According to Schwarz, that means creating space and providing inspiration so they can imagine the home as their own. She offers seven “Cs” to staging success:
- Clean—you may be used to certain odors in your home (pets, smoking, cooking, and even mildew), but they will send a potential buyer out the door. Cleanliness, down to the smallest detail, is crucial: Help give buyers confirmation the house is well cared for.
- Clutter-free—fewer pieces of furniture makes a room seem larger, ditto for outdoor spaces. ”Clutter eats equity,” explains Schwarz.
- Color—go for neutral walls and “movable” color accents (area rugs, artwork, bedspreads, towels, toss pillows and throws).
- Creativity—choose focal points for each room and arrange creatively, using three to five items and thinking about three visual levels (tall, medium and short). Set scenes a dining room table set for a romantic dinner, a board game in the family room.
- Compromise—invest for maximum value. If your bathroom floor is pink, but the kitchen floor is brown tile or vinyl and cracked, replace the kitchen floor and go retro with the bathroom.

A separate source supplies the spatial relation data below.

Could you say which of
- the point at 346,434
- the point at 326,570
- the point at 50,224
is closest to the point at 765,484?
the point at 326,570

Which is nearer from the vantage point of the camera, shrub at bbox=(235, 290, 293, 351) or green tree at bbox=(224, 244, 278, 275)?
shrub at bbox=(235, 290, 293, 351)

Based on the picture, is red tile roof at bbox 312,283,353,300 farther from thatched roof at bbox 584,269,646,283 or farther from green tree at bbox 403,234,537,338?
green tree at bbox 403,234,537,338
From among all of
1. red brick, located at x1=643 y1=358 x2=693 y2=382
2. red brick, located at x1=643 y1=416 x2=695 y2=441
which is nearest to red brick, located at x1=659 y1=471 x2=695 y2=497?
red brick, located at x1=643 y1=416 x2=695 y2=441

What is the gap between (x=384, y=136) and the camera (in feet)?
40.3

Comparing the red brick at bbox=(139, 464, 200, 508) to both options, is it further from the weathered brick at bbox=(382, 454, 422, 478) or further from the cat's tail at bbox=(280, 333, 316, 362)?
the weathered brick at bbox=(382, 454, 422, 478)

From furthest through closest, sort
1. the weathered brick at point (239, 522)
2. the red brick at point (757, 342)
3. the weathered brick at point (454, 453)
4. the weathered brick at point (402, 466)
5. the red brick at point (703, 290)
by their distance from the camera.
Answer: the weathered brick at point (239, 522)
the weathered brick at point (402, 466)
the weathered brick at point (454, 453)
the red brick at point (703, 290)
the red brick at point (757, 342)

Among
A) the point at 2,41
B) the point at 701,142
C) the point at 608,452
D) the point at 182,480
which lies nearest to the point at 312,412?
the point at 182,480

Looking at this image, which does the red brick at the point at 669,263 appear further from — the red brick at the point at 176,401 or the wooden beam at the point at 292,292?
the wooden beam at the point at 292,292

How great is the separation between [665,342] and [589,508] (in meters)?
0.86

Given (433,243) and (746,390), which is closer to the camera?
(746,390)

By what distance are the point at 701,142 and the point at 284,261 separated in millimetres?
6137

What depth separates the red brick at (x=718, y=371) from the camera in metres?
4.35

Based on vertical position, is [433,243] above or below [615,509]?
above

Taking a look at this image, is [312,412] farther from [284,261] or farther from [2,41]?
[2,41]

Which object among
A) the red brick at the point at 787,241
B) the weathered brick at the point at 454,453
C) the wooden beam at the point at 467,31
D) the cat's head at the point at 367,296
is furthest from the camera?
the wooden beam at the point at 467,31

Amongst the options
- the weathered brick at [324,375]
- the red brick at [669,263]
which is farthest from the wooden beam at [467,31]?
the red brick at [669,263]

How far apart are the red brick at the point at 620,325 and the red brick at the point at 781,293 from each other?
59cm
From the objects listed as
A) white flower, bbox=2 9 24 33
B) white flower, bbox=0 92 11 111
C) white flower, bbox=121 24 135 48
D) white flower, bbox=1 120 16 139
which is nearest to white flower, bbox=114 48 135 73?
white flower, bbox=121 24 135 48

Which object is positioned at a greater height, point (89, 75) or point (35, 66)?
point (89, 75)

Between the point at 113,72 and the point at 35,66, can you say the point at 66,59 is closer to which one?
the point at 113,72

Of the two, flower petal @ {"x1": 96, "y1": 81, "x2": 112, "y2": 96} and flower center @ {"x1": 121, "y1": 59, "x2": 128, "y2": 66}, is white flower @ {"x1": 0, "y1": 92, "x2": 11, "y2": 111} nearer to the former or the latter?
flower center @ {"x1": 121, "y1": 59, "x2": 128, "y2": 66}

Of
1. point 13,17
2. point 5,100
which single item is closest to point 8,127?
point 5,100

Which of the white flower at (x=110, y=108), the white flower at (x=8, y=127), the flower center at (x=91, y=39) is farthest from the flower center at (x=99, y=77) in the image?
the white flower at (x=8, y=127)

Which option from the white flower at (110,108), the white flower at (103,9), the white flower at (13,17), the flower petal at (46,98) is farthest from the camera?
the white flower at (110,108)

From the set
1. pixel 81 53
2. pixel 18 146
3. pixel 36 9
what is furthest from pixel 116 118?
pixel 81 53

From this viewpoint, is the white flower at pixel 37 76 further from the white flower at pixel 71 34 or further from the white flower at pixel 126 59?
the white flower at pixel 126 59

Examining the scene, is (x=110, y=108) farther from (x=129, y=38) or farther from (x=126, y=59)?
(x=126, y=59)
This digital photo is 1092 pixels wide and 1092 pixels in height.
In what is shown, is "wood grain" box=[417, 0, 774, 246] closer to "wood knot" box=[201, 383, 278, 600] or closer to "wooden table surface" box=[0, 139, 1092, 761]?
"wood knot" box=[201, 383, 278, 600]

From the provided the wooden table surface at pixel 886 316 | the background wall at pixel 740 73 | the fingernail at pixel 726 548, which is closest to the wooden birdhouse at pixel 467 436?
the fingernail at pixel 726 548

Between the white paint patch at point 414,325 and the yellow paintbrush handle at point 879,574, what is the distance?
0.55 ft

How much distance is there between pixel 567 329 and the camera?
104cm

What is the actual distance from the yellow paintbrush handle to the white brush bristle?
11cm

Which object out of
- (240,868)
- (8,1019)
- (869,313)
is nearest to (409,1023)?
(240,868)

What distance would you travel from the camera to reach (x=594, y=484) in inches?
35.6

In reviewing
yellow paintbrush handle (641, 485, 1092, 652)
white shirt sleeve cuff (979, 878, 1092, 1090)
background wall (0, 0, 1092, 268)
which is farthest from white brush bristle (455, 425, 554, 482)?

- Communicate—if you use a professional stager (see below), communicate your goals to the stager and your real estate agent so everyone works together.
- Commit—don’t stage one room or area. “Detail your house like you’d detail your car…go all the way!” advises Schwarz.
If cleaning, de-cluttering and the rest sound like a lot of work, consider hiring a home staging consultant. You may find a consultant in your area by going to the website, StagedHomes.com . For $250 to $500 the consultant provides recommendations you can do yourself. Most also offer an option to come back and “fine tune” (for a small fee). With this arrangement, the stager can place the home on The International Association for Home Staging Professionals’ website at no additional charge, giving the seller one more marketing channel.
To have the stager do the work outlined in the plan ranges from $500 to $5,000+ or more, for large houses with many rooms/floors, etc. If rental furniture needs to be brought into a vacant house, that adds to the total fee of the bid and fee. There may also be one-time fees for staging and de-staging the home, once it’s sold.
Because You’re Worth It
Schwarz thinks it’s worth the investment. “A house that does not appeal to buyers will sit on the market for months and often will require a significant price reduction to eventually sell. Staging is an investment that will set your home apart and help you sell faster.”